### Exercise prompt
All lines from the one with "family: Bovidae" through the close of the records below are to be set down exactly, and no others.

***** Extracted records

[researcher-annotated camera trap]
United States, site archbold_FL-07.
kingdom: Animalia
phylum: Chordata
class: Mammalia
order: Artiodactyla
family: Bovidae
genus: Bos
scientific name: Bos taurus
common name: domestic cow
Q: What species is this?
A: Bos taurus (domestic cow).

**********

### Response to the exercise
family: Bovidae
genus: Bos
scientific name: Bos taurus
common name: domestic cow
Q: What species is this?
A: Bos taurus (domestic cow).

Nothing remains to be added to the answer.